Bringing these concepts to life is a Believe in Dreams campaign that aired this May. In it, a fresh-faced Elle Fanning admires a Tiffany & Co. window display, like Holly Golightly in 1961. Then, she is whisked away into a phantasmagorical dreamscape bathed in robin’s-egg blue for a dance routine set to a remix of “Moon River” (with a rap by A$AP Ferg). Again, the juxtaposition of contradictory notions is apparent. “You have something quite romantic and nostalgic, and you have a musician who is quite different, and a crazy story with people flying through the air,” Krakoff says. “I have a big appreciation for this kind of crazy, funny, quirky [spectacle], because it’s entertaining and also surprising from Tiffany.” The ad campaign was accompanied by a physical takeover of New York City with skateboarders, coffee carts, cabs, subway stations and bodegas all decked out in Tiffany Blue.

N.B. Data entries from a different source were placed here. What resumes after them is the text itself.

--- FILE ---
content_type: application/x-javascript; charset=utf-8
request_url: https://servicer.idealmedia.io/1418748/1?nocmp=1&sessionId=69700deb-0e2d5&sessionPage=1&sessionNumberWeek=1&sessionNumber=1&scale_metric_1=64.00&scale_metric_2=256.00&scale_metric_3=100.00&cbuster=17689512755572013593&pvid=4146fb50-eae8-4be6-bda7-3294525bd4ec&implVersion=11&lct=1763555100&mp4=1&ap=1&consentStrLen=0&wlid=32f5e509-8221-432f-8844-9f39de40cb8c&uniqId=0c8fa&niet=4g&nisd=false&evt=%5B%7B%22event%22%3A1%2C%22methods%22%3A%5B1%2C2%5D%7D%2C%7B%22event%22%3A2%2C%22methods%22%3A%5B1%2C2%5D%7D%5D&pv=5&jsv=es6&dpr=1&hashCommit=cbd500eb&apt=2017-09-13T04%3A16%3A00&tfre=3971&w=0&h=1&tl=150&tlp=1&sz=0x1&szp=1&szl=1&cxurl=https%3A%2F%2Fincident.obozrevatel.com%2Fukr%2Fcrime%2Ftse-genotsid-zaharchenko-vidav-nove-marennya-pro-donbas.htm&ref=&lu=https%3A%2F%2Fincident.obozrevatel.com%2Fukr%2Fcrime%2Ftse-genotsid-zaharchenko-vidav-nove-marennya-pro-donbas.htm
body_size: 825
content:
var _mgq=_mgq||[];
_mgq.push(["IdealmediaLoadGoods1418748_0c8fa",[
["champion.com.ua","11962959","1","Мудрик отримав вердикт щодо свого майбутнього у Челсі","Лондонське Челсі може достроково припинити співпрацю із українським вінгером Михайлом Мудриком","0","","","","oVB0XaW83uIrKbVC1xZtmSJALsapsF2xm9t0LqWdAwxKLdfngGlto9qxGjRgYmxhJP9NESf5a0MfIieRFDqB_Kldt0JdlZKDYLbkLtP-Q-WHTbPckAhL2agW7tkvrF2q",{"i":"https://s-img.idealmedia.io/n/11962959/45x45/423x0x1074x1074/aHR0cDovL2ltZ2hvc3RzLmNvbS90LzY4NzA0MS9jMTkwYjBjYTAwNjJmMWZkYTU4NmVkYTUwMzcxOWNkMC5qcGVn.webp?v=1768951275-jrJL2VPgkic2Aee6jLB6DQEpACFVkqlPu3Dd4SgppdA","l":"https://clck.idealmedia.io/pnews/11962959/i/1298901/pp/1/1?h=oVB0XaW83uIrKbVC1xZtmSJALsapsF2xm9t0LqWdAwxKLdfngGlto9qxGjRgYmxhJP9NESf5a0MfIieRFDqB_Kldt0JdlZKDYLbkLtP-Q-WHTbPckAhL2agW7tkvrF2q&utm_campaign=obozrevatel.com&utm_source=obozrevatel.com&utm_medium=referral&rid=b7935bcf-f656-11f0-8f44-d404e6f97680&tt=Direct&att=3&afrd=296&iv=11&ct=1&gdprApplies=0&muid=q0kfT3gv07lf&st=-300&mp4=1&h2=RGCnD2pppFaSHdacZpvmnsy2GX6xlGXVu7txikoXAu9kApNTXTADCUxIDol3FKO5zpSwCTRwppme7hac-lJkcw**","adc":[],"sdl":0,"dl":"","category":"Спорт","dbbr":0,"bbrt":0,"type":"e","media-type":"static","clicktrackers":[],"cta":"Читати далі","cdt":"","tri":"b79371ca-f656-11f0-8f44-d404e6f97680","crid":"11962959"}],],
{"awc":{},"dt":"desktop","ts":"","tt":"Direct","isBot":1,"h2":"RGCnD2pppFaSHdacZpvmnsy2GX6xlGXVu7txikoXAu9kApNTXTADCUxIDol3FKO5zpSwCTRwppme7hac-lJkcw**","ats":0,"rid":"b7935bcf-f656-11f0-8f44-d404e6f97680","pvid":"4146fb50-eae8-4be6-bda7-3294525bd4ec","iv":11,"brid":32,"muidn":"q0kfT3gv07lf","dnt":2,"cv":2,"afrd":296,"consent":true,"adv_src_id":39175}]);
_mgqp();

Krakoff would have an appetite for such displays: This three-time CFDA Award winner has been tasked with directing design for Tiffany & Co. jewellery and luxury accessories, and leading the brand’s overarching artistic and design vision with respect to stores, e-commerce, marketing and advertising. Cohesion among all components is critical. “You can’t tell a convincing story if one person is designing jewellery, one person’s doing the advertising, and another person doing the window [displays],” Krakoff says. “Everyone sees everything 24/7 now, so you need to have
“Luxury is meant to be used, so it’s not about putting something in a
safe or cupboard”
a clear, crisp, committed message… with each piece building on the next.”

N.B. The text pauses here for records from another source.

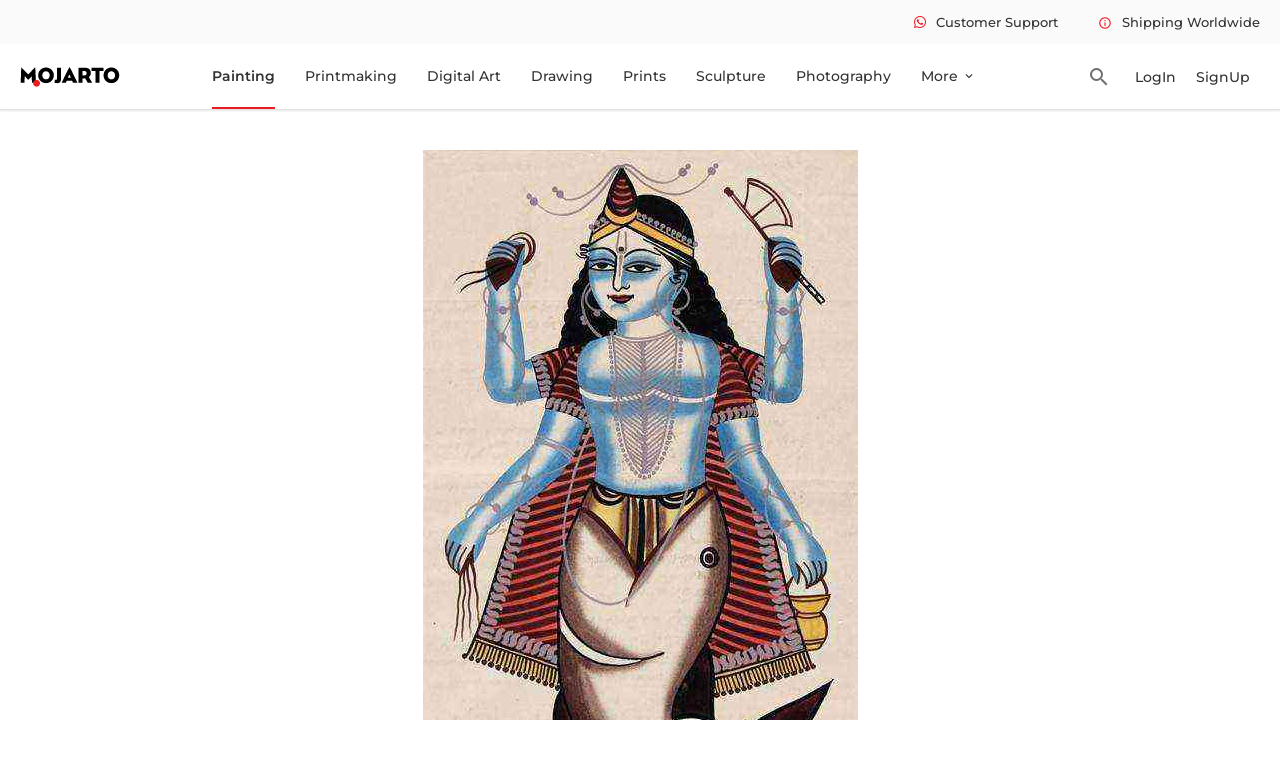

--- FILE ---
content_type: application/javascript
request_url: https://www.mojarto.com/_app/chunks/ApiResponseUtility-fabd6b62.js
body_size: 787
content:
function t(e,r){if(e.status==401)localStorage.clear(),localStorage.setItem("referrerURL",window.location.href),window.location.href="/signIn";else{if(e.status==422)return r.message;e.status==500&&console.error(r.error)}}export{t as a};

Since joining Tiffany & Co. in February 2017, Krakoff has had a lot on his to-do list. The man credited with sending Coach’s revenue soaring tenfold to US$5 billion was brought in to boost Tiffany & Co.’s fortunes and refresh its image. The brand has gone from reporting a drop in comparable sales last May to posting 7-percent growth in first fiscal quarter same-store sales after 12 months. Krakoff is clearly onto something. Credit has been attributed in part to the witty Home & Accessories collection. And to capitalise on the momentum, the brand launched a jewellery design and innovation workshop in Manhattan in April to speed up the rollout of products.
In swapping Givenchy’s black evening gown for a Tiffany Blue hoodie (which Fanning donned in the ad campaign) and running an uber-Instagrammable launch party for Paper Flowers, has the brand distanced itself from longtime fans more accustomed to its image of classic American polish, elegance and modernity? “I think that’s always the question,” Krakoff muses aloud. “The reality is, brands have to evolve, always.”
“There will always be someone who might want something a brand used to do. But my job is to make the future and the new chapter so exciting, that people who may be more [traditional-minded] are excited to take a step forward.”